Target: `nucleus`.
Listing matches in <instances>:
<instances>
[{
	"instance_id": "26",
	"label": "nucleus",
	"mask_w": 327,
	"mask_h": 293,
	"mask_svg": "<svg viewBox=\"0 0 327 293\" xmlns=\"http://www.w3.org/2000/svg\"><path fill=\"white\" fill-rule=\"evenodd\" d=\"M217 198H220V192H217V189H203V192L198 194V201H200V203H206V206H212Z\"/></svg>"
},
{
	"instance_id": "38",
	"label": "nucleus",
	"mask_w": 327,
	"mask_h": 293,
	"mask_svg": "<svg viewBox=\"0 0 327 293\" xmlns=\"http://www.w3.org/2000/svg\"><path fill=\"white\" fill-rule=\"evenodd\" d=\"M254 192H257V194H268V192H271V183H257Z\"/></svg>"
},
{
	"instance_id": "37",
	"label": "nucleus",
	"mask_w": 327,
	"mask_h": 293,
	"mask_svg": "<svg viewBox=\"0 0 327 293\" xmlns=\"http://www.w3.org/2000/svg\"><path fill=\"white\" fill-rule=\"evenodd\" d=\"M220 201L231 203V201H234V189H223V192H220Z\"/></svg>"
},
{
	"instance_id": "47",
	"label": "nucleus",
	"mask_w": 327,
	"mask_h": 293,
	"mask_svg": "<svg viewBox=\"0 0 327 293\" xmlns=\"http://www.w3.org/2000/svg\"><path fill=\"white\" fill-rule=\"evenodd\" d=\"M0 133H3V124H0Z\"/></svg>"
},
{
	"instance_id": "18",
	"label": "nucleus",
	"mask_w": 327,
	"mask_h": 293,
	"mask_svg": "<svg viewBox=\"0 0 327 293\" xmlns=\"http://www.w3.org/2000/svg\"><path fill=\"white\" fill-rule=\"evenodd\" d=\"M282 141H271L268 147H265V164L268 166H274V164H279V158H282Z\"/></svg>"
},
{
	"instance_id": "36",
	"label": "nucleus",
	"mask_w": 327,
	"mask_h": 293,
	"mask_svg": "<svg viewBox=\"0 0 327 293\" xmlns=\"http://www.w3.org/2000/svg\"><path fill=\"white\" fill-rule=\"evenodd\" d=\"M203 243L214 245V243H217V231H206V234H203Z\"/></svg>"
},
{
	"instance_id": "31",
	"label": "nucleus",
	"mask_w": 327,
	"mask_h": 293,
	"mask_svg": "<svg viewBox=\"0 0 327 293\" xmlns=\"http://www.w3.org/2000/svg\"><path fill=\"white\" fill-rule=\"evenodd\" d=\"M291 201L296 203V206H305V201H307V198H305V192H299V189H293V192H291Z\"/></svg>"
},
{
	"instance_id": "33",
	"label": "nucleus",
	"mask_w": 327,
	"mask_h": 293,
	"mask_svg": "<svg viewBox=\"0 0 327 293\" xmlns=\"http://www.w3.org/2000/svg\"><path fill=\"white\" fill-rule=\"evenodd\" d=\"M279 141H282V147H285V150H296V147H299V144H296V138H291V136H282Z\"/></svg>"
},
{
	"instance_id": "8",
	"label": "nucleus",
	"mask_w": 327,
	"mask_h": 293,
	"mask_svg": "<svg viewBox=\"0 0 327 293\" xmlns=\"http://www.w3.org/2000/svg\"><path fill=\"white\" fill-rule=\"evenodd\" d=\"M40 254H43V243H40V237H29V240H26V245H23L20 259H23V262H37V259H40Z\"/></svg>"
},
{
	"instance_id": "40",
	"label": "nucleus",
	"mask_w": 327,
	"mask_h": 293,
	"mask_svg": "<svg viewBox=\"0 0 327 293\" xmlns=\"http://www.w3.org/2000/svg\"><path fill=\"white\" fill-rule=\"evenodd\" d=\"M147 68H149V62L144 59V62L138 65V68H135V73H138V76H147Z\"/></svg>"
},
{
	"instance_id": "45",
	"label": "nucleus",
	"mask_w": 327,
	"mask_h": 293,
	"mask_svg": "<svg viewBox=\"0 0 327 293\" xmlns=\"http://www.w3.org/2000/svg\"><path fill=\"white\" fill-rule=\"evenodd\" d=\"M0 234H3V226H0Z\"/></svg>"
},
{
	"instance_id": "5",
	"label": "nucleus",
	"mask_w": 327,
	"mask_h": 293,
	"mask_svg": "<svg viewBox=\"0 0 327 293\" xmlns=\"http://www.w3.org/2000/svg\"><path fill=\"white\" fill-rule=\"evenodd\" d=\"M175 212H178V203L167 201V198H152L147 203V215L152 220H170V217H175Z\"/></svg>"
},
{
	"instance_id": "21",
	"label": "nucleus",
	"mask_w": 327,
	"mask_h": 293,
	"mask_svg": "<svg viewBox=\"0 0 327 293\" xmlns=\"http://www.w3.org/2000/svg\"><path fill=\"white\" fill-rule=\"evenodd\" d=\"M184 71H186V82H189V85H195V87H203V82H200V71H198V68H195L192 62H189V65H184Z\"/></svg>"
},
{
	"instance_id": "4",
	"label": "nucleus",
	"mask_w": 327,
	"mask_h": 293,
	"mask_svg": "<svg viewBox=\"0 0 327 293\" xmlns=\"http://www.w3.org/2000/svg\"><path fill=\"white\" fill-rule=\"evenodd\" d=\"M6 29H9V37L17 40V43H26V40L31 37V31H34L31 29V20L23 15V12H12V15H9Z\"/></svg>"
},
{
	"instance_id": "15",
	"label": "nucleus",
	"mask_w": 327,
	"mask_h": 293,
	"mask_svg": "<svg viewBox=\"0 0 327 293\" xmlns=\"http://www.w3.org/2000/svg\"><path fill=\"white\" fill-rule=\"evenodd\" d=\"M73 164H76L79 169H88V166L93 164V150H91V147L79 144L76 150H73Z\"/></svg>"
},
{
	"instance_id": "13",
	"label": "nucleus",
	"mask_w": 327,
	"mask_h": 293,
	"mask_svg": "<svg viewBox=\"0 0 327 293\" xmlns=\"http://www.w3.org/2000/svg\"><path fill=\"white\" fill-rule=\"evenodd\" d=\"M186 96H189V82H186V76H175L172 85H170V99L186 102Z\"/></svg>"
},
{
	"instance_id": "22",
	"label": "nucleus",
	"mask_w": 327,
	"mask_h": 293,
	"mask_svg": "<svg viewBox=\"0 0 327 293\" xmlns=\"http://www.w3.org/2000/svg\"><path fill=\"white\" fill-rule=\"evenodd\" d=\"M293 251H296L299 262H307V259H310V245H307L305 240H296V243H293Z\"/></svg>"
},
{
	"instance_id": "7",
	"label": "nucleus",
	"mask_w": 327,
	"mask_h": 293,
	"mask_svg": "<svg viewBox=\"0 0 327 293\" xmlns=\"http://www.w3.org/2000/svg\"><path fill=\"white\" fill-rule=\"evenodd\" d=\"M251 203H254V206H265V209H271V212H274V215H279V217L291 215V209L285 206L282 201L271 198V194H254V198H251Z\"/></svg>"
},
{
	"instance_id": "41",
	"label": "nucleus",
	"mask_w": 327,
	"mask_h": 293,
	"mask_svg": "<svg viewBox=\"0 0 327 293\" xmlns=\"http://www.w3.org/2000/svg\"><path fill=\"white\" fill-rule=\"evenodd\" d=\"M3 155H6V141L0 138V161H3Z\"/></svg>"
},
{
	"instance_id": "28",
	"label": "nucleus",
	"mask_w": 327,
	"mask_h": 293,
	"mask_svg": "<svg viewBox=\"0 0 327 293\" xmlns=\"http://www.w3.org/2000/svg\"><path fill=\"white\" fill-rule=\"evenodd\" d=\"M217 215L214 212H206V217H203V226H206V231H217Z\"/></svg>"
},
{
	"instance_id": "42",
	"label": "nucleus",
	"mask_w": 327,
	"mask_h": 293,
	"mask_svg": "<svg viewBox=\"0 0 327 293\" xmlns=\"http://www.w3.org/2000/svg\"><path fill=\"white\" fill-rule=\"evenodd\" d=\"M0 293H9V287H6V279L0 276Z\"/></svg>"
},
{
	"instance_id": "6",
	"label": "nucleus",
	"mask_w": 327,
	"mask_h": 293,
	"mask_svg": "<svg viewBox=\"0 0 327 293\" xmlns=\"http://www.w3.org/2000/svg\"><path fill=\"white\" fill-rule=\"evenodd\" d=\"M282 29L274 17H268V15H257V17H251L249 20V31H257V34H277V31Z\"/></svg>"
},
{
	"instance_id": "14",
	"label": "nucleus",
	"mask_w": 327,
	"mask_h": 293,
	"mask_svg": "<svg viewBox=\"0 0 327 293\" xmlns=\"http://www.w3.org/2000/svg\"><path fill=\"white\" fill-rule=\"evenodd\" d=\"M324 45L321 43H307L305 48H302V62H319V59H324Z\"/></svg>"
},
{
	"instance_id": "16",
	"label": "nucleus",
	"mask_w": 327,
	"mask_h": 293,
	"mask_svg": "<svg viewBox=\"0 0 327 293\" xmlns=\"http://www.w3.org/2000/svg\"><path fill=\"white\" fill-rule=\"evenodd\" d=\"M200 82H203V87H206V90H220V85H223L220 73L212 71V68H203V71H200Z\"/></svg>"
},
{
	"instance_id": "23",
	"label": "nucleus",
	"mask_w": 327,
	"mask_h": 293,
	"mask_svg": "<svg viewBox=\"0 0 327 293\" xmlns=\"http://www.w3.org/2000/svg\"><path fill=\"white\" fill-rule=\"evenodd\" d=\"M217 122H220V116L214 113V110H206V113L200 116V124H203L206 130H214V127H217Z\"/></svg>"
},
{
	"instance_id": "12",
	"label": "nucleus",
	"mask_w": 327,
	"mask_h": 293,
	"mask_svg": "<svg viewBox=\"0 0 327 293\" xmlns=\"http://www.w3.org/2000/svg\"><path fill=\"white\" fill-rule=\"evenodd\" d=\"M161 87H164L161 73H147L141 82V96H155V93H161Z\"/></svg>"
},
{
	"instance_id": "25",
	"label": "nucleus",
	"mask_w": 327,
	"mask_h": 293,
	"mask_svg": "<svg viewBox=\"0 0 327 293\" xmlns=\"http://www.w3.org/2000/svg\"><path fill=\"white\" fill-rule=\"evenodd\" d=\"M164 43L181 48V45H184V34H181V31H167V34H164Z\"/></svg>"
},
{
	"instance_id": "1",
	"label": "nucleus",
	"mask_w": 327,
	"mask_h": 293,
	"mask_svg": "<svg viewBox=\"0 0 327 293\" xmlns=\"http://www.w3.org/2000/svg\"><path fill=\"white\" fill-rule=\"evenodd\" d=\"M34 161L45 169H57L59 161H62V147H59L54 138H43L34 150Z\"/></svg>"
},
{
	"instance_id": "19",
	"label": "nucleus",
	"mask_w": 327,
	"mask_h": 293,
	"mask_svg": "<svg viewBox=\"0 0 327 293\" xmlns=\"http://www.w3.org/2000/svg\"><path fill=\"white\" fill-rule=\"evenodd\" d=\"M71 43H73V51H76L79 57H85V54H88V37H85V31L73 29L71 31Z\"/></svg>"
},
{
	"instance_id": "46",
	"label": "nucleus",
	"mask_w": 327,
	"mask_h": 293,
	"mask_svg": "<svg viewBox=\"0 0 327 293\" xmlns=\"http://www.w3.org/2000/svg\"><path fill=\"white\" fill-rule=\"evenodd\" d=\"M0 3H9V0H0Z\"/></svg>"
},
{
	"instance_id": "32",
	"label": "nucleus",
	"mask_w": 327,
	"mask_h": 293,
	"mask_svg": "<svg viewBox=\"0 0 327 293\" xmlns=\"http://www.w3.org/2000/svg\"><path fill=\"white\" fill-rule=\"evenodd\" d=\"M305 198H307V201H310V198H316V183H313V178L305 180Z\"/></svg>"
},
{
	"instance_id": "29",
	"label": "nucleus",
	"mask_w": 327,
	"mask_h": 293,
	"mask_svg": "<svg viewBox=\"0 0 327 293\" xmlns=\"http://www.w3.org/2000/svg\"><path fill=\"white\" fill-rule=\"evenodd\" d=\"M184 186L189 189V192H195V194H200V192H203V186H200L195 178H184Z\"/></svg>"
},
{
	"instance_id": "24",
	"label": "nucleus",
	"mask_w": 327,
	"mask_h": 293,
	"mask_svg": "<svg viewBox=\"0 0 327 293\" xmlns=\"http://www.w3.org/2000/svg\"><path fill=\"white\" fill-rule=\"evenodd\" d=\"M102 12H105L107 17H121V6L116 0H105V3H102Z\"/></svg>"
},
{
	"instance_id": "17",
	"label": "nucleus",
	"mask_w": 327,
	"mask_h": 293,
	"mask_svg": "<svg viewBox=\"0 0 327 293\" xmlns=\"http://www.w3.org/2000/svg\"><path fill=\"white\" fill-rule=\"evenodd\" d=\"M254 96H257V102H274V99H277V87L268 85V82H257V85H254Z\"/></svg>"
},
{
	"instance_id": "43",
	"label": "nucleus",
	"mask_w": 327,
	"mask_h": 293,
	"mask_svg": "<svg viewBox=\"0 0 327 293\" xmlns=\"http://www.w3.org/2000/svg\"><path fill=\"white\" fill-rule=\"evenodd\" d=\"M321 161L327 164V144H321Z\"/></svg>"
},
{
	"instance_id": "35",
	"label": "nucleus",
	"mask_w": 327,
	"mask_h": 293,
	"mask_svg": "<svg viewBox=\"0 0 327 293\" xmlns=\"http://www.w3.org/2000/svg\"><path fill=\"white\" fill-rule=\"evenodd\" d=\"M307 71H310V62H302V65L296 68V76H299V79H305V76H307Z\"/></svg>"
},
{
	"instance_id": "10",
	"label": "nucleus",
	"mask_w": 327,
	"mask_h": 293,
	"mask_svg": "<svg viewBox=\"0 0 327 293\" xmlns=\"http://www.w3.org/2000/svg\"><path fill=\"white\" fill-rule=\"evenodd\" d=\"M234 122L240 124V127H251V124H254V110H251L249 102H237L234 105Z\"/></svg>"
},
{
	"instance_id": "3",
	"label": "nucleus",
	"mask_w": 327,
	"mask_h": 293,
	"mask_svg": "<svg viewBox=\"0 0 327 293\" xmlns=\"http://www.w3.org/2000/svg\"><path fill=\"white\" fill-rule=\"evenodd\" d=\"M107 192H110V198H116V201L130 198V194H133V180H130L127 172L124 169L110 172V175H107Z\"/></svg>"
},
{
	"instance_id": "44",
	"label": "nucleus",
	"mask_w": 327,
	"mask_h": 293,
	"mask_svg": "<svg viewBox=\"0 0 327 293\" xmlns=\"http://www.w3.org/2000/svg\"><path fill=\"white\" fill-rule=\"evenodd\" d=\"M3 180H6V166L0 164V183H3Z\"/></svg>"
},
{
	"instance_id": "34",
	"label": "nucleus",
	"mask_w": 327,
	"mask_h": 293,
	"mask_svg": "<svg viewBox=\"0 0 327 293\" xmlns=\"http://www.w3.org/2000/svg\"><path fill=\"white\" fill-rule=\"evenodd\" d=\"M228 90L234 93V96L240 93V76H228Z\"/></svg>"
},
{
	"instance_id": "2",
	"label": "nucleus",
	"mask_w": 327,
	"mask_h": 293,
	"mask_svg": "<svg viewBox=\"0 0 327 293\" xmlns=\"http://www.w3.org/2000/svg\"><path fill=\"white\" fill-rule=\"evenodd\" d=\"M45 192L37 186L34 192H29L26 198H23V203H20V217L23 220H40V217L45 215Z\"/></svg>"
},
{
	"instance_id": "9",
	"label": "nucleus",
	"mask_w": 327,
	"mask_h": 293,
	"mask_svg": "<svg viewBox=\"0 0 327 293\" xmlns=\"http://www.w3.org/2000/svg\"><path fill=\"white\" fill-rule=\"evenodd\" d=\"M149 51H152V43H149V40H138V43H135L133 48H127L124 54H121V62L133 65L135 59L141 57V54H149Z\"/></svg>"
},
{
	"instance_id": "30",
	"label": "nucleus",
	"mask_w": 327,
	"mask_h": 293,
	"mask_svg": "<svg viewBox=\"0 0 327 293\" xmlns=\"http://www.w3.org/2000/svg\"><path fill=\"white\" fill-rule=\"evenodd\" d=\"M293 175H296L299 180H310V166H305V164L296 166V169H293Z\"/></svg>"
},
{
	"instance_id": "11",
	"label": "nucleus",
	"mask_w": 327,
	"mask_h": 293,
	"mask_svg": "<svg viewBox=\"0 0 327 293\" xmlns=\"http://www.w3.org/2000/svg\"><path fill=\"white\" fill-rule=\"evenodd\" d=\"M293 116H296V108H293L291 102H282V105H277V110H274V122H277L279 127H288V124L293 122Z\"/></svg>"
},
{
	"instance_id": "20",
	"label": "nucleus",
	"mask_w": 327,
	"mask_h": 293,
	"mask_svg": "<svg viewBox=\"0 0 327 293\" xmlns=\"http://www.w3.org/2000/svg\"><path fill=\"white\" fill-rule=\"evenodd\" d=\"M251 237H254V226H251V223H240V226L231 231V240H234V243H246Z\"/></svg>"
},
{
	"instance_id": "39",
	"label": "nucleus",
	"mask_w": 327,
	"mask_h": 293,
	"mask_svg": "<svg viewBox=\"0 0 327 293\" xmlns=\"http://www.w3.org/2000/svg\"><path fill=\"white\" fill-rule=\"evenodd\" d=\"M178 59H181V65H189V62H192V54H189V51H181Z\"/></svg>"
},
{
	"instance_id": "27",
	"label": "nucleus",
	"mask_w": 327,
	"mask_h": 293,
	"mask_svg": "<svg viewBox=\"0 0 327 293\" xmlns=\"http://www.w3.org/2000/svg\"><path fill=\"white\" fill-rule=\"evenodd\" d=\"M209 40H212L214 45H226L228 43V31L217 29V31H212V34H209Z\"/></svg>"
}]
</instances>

Task to carry out:
Which lines in the listing above contain the string "instances"? Locate them and copy every one.

Task answer:
Listing matches in <instances>:
<instances>
</instances>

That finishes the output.